This track is for interview rounds where you are asked to code, not just explain concepts.
It complements the rest of the repo by focusing on:
- Python problem solving under time pressure
- SQL query writing for analytics and data workflows
- algorithm selection and complexity trade-offs
- practice topics that show up in ML engineer, data engineer, analytics engineer, and AI platform interviews
Prioritize these topics in order:
- Arrays, strings, hash maps, sets
- Sorting, heaps, binary search
- Stacks, queues, recursion
- Trees and graphs with BFS and DFS
- Sliding window, two pointers, prefix sums
- Dynamic programming basics
- Matrix and tabular manipulation patterns
- Practical data-processing utilities in Python
Prioritize these topics in order:
SELECT,WHERE,GROUP BY,HAVING- Joins and null handling
- Window functions
- CTEs and layered query design
- Deduplication and ranking
- Time-series aggregation and date bucketing
- Funnel, retention, and cohort patterns
- Performance reasoning and data-model awareness
Use this track with these concept-heavy guides:
- Statistics & Probability Guide
- Classical ML Overview
- Feature Engineering
- Time Series
- DuckDB Complete Guide
- dbt Interview Q&A
- Backend System Design Interview Guide
Why these matter:
- Python challenges often test the same thinking you need for feature engineering, preprocessing, metrics, and pipeline code.

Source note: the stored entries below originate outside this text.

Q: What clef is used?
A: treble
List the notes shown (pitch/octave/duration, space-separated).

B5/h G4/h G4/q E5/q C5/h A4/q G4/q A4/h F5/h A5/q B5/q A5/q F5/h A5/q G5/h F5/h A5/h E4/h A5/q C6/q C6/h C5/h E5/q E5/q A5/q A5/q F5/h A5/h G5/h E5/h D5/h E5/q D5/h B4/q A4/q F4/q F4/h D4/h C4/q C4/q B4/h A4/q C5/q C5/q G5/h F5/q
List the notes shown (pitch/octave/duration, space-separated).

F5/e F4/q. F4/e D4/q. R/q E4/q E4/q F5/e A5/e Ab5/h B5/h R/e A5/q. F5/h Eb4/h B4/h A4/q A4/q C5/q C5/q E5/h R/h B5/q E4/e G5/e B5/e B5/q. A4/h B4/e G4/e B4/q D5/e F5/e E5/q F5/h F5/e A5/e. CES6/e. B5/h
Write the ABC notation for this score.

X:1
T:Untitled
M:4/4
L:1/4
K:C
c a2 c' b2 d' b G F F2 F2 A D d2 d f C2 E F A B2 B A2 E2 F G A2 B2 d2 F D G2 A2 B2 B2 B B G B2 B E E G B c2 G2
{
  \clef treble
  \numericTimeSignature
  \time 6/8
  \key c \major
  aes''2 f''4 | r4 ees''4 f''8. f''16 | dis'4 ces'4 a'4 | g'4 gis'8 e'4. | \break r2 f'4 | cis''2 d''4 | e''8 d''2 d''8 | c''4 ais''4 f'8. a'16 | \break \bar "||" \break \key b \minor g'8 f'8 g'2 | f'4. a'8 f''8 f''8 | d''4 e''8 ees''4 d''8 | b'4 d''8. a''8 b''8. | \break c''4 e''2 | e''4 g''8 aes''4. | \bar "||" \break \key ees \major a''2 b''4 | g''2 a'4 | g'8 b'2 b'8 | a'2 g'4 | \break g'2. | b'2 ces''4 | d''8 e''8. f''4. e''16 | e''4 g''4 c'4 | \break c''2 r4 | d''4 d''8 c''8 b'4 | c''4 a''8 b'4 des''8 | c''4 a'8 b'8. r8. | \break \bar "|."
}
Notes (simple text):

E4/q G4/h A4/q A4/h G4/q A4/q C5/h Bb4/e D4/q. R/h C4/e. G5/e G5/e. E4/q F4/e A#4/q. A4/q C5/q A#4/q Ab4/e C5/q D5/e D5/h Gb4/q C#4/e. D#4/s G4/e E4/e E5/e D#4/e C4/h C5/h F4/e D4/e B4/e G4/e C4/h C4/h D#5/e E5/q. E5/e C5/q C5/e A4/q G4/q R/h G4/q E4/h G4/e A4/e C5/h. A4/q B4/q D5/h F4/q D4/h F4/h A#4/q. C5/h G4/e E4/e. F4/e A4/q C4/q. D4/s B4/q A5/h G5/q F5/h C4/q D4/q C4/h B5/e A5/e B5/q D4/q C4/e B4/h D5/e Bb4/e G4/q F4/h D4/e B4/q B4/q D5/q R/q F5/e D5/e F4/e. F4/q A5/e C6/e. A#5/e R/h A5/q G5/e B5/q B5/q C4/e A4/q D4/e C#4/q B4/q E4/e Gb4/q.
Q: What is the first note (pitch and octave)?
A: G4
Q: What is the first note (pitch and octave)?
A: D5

- SQL challenges often mirror warehouse analytics, dbt modeling, experimentation analysis, and event data work.
- Backend interview loops regularly combine algorithmic reasoning with system trade-offs.
| Role | Likely coding focus | What to master |
|---|---|---|
| ML Engineer | Python, arrays, metrics, data transforms | hash maps, heaps, matrices, feature logic, complexity |
| AI / Applied AI Engineer | Python, APIs, parsing, async workflows | strings, recursion, queues, graph traversal, data shaping |
| Data Engineer | SQL and Python scripting | joins, windows, CTEs, dedup, batching, file transforms |
| Analytics Engineer | SQL-heavy | aggregations, windows, date logic, dbt-style layered queries |
| MLOps / Platform | Python and systems-flavored coding | queues, retries, parsing, state handling, complexity trade-offs |
- Solve one easy-to-medium array or string problem
- Solve one medium graph, heap, or interval problem
- Review complexity and edge cases out loud
- Write one aggregation query
- Write one window-function query
- Rewrite one query with a cleaner CTE structure
- revisit mistakes
- classify them as logic, syntax, edge case, or complexity mistakes
- write the shortest correct explanation you would give in an interview
You do not need the fanciest solution first. You need to show:
- a correct baseline
- awareness of time and space complexity
- clarity on edge cases
- ability to improve the solution step by step
- readable Python or SQL under pressure
In practice:
- start with the brute-force version if needed
- state its complexity clearly
- then optimize
You are in good shape if you can do the following without much hesitation:
- use a dictionary or set immediately when lookup speed matters
- explain when to choose sorting versus a heap
- write BFS and DFS without searching for syntax
- use
row_number(),rank(),lag(), and running aggregates in SQL - deduplicate rows with a window function
- reason about time-bucketed analytics queries
If not, start with the two practice guides in this track and follow the linked concept guides.